Sir, So why is the part that is not illuminated is to be considered??? Considering it is equivalent to say that the back(dark) part of the earth's shape (now hemisphere) where there is no light falling upon, effects the intensity on the front(bright) side . And how can the back surface structure effect, the intensity at the front.
When we divide by 4, we're getting an AVERAGE value for every point on Earth. This average is useful, because every point on Earth passes through light and dark times. When looking at climate models, temperature, global warming at a particular point, etc., the average turns out to be very useful. (For those climate models, it would be incorrect to assume that the Sun shines continuously on any single point.)
So, the surface temperature isn't part of this calculation, which means that value wouldn't help us when adjusting the calculation for Venus. (Actually, this calculation is the beginning steps in a larger procedure for predicting Earth's surface temperature.) To adjust the calculation for Venus, we would want to start out with the distance from Venus to the Sun, and the other fact we'd need is the average albedo of Venus. If we know the insolation, then we could short-cut most of the calculation and jump to the later parts of the calculation.

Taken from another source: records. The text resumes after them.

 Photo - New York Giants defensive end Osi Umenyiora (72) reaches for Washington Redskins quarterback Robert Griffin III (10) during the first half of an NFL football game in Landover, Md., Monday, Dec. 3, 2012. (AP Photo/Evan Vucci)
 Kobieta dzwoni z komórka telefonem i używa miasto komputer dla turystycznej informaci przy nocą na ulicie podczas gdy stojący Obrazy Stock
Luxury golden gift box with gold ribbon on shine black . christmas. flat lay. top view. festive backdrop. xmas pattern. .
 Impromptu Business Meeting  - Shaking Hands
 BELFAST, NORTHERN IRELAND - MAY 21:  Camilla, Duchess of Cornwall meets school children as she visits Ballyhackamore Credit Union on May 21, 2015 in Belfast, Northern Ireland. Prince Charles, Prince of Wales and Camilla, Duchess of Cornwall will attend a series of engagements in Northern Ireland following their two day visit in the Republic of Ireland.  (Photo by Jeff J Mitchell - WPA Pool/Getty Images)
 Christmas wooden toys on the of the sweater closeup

At 1:39 why you took the area of the circle. You should take the area of the 3d sphere because energy is spreading in all directions not only in a 2d plane.
The earth receives 1,360 W per meter squared because every square meter of solar luminosity at one AU receives 1,360 W per meter squared. This is due to the inverse square law. You reduce this to about 1,060 W per meter squared due to the reflectivity and absorption of energy in the atmosphere. If you wanted to calculate the energy total hitting earth at one time, you would use pi times the radius of earth squared. This would give you 2.72x10^16 W or about 27,000 terawatts (not accounting for atmospheric absorption/reflection)

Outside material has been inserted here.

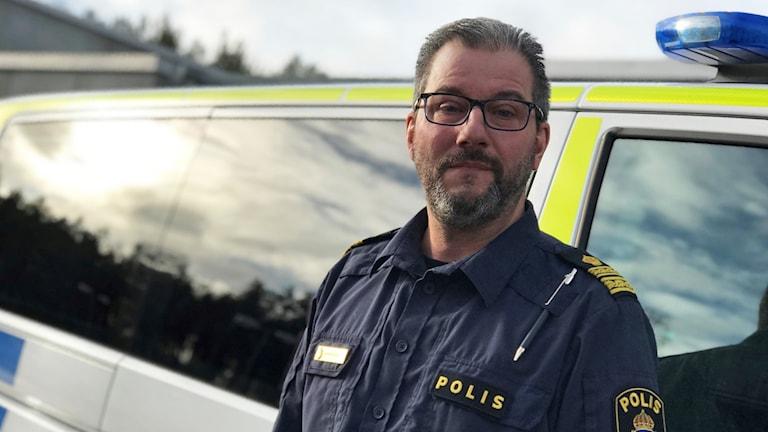 Anders Pleijel står vid en polisbil.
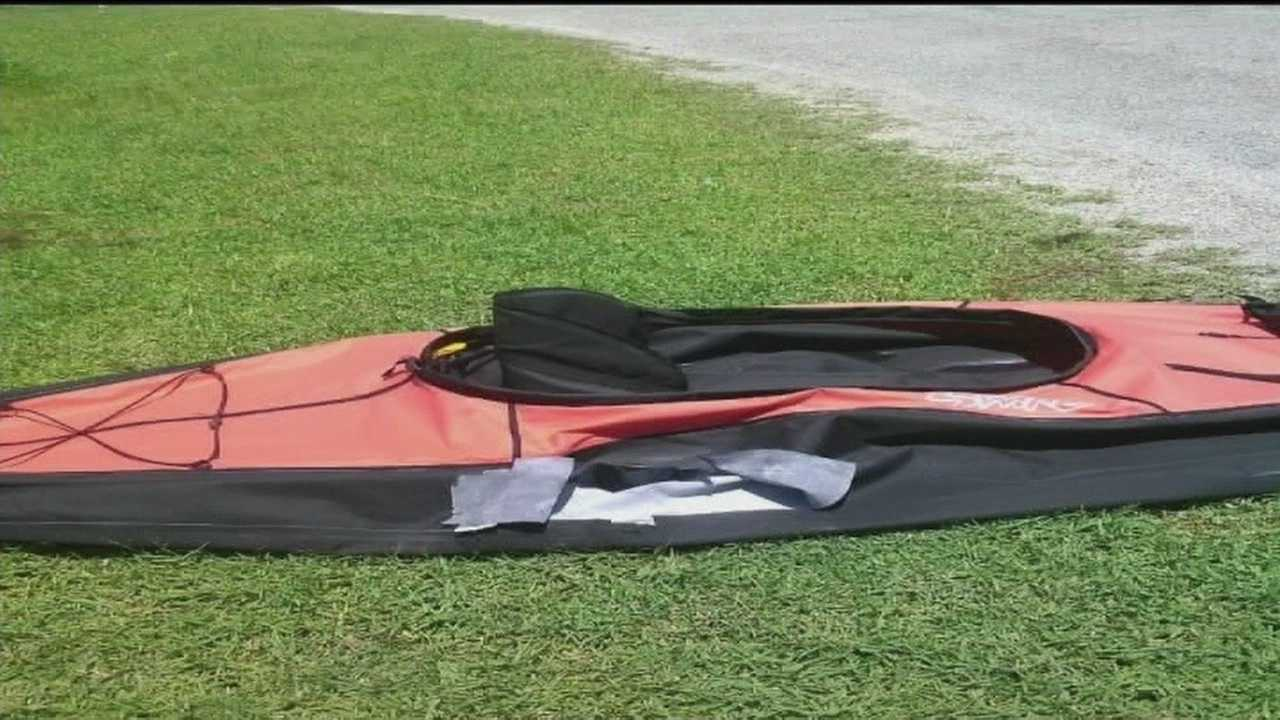 A woman calls 911 after her inflatable kayak was attacked by an alligator.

Thanks for the post. A couple clarifications: this is for an IB Physics course, and the values I'm using in this video come from the International Baccalaureate Program (specifically, from the Physics PhDs who write the curriculum). That curriculum is rewritten every 6-7 years, so the values we use do sometimes become outdated. The value you quoted (1,360 W/m^2) isn't the exact same as the IB uses, but you'll notice that the IB wants students to *calculate* the solar intensity at 1 AU, which can involve some estimation (i.e., in the radius of the Sun, the Sun-Earth distance, the Sun's surface temperature, etc.). Within 2 sig figs, the estimated/calculated value of 1397 W/m^2 agrees with the value you cite (1360 W/m^2). They're both ~1400 W/m^2, which is fine for a high school physics course. Secondly, I want to clarify that the purpose of this video isn't to calculate the total energy hitting the Earth at one time. However, I think you're picking up on a subtlety. If we follow your approach, we can multiply the intensity by (pi)(r_Earth)^2 to get the total power striking the Earth at one moment. In this video, I take another step: I calculate the average intensity per square meter on Earth (including the square meters that are in darkness because it's night). For the average intensity on Earth, we take the *total* power and divide by 4(pi)(r_Earth)^2. This gives: (~1400)(pi)(r_Earth)^2 / (4)(pi)(r_Earth)^2. So the method I've used (dividing the intensity of ~1400 by 4) is a mental shortcut for performing the exact same calculation you've begun. The way I show it in this video is how IB has chosen to explain it to students. Last thing--in the IB Physics curriculum, students assume an average global albedo of 0.3. Perhaps that's an outdated value: earthobservatory.nasa.gov/images/84499/measuring-earths-albedo But your numbers suggest an albedo of (1360 - 1060) / (1360) = ~0.22, which seems low to me--where are you getting your values?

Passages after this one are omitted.